• Exercise aim:
From the records below, output exactly the lines running from the line containing "895 6060 12301" through the line containing "and service quality.", and no others.

• Items from a data source:
+-------+

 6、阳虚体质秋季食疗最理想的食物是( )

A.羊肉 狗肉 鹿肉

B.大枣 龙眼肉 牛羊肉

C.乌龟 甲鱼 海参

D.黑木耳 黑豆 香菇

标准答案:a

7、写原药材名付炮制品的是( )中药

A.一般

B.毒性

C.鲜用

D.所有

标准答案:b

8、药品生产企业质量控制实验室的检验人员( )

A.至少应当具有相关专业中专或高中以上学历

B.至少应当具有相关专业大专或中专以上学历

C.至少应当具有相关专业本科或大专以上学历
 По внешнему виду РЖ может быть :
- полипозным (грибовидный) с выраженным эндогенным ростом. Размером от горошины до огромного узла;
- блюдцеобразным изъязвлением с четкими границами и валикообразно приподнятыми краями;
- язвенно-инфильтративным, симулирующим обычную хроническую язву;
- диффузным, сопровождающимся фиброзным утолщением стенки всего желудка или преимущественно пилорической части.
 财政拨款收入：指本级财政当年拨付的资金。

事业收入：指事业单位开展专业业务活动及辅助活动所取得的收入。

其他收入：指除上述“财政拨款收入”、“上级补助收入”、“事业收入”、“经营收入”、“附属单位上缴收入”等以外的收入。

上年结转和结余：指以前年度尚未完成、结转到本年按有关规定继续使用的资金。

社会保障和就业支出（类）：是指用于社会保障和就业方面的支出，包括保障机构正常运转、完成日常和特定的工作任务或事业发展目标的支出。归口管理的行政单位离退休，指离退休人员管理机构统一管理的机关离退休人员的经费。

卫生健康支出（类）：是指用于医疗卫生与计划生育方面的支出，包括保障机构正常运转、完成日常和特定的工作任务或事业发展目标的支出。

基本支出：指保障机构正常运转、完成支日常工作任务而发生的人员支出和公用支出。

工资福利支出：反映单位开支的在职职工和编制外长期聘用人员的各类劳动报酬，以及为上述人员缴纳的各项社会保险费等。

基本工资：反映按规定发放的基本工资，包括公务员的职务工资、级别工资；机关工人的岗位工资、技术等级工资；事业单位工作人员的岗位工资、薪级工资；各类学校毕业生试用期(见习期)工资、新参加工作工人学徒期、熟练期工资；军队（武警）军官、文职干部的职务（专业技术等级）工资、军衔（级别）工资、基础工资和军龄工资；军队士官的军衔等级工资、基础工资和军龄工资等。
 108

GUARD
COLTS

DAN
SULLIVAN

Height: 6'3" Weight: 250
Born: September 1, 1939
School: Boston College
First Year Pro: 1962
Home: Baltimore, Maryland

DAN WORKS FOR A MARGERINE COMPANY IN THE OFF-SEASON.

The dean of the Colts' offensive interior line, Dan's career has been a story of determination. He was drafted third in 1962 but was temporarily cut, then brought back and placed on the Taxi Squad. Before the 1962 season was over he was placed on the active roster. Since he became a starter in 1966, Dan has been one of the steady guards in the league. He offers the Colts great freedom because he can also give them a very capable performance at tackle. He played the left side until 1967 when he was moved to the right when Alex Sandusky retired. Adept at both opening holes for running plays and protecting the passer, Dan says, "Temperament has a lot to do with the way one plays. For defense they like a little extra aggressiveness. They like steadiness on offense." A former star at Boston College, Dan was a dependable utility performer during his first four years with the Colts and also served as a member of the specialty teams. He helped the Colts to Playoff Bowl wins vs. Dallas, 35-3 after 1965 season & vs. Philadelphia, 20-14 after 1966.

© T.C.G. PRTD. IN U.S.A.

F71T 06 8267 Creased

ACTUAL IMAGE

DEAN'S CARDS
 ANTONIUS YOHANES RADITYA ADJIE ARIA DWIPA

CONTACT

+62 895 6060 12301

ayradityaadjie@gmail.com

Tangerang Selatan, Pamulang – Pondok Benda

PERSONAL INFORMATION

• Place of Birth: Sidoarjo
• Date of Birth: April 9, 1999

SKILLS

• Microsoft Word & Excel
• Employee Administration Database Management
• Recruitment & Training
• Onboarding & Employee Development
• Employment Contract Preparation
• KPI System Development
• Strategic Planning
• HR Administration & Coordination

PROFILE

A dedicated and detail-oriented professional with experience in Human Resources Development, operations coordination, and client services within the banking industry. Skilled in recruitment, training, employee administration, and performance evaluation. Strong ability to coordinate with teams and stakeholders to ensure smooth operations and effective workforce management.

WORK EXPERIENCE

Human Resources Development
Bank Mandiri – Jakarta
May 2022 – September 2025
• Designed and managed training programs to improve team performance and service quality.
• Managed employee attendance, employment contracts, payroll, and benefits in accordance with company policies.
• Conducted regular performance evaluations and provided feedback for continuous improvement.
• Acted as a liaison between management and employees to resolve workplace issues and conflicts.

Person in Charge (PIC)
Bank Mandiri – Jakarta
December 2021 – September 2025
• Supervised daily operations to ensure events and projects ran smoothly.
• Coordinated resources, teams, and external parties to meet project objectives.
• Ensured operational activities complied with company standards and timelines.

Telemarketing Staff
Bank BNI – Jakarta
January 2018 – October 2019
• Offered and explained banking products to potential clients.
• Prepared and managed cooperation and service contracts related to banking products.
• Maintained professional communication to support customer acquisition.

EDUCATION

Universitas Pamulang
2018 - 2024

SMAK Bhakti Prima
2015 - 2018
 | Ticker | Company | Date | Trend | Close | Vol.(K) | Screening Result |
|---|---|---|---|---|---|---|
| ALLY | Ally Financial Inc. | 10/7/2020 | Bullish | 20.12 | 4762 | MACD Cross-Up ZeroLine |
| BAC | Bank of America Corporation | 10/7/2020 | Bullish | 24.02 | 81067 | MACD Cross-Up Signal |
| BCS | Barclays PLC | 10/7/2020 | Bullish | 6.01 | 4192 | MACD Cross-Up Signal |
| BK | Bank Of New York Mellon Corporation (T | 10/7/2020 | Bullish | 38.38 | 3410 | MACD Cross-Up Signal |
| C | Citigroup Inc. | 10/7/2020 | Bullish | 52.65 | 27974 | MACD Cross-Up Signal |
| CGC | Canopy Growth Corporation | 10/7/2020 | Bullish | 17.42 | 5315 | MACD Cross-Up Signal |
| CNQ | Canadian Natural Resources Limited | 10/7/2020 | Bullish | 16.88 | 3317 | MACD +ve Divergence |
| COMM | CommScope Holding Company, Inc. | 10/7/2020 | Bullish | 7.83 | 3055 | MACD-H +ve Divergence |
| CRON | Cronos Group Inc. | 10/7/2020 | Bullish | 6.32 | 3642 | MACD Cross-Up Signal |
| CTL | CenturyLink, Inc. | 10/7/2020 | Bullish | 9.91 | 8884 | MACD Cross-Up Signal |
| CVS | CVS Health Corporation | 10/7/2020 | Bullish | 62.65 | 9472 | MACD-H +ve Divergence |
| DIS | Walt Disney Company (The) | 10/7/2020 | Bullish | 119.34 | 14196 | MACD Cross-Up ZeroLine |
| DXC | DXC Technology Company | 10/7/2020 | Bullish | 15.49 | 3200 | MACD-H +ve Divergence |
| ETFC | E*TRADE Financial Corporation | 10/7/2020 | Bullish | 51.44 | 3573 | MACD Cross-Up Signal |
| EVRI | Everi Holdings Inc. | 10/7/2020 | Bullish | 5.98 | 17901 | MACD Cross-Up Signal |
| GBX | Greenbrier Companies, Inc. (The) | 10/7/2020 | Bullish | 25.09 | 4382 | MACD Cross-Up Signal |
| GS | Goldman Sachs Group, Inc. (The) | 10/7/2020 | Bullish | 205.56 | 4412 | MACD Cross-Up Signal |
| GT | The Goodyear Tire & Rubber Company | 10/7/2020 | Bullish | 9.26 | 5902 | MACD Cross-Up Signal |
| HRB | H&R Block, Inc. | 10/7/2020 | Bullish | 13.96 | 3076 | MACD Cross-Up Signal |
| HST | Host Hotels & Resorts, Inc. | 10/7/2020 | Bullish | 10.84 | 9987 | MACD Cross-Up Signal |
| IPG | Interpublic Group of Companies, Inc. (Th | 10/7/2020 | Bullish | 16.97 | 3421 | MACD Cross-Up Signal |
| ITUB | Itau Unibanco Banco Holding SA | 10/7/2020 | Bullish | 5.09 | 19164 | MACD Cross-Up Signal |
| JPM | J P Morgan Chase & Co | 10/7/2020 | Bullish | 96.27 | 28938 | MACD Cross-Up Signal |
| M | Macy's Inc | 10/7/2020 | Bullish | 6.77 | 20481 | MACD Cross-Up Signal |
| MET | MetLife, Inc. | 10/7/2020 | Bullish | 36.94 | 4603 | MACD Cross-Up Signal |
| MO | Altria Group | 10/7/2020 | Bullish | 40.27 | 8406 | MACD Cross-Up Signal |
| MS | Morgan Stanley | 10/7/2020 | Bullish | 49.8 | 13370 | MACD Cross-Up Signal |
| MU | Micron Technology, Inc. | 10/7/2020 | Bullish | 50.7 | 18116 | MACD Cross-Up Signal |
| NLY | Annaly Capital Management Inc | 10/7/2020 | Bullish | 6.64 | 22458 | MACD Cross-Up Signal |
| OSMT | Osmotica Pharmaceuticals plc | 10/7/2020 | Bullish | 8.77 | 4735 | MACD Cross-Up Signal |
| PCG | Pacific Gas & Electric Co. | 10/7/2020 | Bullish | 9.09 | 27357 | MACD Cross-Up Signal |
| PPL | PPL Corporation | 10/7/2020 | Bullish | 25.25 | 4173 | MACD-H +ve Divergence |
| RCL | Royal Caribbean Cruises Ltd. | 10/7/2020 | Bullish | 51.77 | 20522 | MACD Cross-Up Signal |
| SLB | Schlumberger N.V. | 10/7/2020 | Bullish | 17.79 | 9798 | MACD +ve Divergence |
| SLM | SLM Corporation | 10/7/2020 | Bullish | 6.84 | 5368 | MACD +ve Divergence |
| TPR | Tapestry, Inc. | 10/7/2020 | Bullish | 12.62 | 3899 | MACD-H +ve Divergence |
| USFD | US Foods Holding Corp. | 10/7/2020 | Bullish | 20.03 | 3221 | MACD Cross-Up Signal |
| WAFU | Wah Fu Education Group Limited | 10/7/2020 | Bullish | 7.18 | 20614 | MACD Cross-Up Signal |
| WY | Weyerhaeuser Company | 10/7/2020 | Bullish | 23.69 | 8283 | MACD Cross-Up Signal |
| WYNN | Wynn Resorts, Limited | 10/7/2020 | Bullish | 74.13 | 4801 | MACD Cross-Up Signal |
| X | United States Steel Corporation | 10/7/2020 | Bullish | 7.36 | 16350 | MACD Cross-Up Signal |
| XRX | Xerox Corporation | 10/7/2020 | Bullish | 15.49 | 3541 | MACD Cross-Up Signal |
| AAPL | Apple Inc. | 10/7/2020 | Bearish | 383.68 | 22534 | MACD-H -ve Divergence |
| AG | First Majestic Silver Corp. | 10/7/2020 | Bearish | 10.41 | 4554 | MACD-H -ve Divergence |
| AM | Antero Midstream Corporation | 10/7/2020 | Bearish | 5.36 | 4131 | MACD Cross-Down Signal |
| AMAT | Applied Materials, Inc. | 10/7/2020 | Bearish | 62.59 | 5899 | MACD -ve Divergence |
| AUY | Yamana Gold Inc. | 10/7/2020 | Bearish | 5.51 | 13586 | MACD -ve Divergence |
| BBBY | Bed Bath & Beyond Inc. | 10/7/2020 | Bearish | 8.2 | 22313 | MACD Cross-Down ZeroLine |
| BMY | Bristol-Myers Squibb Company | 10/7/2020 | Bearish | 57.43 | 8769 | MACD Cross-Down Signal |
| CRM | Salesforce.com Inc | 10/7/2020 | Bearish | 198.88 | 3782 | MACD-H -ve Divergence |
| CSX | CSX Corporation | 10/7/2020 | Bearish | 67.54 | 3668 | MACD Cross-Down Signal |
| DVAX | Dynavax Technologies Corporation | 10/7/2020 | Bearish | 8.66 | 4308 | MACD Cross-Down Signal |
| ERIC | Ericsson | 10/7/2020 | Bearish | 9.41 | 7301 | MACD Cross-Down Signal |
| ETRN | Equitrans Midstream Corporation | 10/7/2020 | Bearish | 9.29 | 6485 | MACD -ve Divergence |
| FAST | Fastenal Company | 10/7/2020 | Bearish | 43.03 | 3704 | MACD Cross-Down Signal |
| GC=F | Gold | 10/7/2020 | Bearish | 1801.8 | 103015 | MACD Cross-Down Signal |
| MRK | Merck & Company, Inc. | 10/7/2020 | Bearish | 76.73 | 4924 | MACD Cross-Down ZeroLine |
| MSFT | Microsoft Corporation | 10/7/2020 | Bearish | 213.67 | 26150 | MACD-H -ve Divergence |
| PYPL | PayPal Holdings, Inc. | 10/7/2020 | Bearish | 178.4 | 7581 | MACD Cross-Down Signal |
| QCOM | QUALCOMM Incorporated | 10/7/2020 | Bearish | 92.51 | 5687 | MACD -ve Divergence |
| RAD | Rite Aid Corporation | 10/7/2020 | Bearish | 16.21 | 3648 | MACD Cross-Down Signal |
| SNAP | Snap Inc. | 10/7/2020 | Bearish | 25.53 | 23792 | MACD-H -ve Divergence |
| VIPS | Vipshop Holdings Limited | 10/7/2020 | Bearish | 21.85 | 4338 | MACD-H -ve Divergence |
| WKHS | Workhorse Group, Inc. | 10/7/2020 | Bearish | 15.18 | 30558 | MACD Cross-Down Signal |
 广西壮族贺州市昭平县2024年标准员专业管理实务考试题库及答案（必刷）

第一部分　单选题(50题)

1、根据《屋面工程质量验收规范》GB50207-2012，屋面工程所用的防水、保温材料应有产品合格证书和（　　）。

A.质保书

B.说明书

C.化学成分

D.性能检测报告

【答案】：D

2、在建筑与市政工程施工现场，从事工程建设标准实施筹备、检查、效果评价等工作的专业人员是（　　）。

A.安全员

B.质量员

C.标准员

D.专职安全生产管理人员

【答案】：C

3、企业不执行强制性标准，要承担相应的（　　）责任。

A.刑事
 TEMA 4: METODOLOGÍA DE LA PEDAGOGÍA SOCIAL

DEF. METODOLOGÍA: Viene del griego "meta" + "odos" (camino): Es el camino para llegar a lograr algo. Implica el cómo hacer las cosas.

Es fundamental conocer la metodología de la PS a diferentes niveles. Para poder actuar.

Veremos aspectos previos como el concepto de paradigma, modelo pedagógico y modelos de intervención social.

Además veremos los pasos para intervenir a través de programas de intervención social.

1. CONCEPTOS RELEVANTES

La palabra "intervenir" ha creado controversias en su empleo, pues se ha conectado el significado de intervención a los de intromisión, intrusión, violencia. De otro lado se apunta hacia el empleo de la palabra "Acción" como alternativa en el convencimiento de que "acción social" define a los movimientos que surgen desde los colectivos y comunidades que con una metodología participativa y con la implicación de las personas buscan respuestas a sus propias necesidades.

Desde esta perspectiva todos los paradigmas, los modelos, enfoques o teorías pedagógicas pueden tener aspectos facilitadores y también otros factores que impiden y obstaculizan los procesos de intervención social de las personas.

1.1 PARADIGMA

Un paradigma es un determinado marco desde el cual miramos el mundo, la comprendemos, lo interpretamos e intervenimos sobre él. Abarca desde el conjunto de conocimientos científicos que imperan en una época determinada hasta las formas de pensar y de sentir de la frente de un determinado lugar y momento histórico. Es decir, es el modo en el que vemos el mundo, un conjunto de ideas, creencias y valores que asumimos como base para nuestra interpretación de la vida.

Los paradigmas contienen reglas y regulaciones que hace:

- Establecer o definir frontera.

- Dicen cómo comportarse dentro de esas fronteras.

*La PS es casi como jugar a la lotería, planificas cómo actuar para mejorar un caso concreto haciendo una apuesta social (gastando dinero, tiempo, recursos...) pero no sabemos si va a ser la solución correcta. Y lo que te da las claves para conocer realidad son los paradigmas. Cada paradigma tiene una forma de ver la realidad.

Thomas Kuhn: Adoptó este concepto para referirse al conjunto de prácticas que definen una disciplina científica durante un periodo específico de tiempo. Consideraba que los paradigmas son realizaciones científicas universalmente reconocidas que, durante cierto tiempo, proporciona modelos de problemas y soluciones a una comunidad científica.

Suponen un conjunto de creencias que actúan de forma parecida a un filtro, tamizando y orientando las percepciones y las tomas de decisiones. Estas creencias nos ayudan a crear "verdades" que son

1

+-------+

• Exercise result:
+62 895 6060 12301

ayradityaadjie@gmail.com

Tangerang Selatan, Pamulang – Pondok Benda

PERSONAL INFORMATION

• Place of Birth: Sidoarjo
• Date of Birth: April 9, 1999

SKILLS

• Microsoft Word & Excel
• Employee Administration Database Management
• Recruitment & Training
• Onboarding & Employee Development
• Employment Contract Preparation
• KPI System Development
• Strategic Planning
• HR Administration & Coordination

PROFILE

A dedicated and detail-oriented professional with experience in Human Resources Development, operations coordination, and client services within the banking industry. Skilled in recruitment, training, employee administration, and performance evaluation. Strong ability to coordinate with teams and stakeholders to ensure smooth operations and effective workforce management.

WORK EXPERIENCE

Human Resources Development
Bank Mandiri – Jakarta
May 2022 – September 2025
• Designed and managed training programs to improve team performance and service quality.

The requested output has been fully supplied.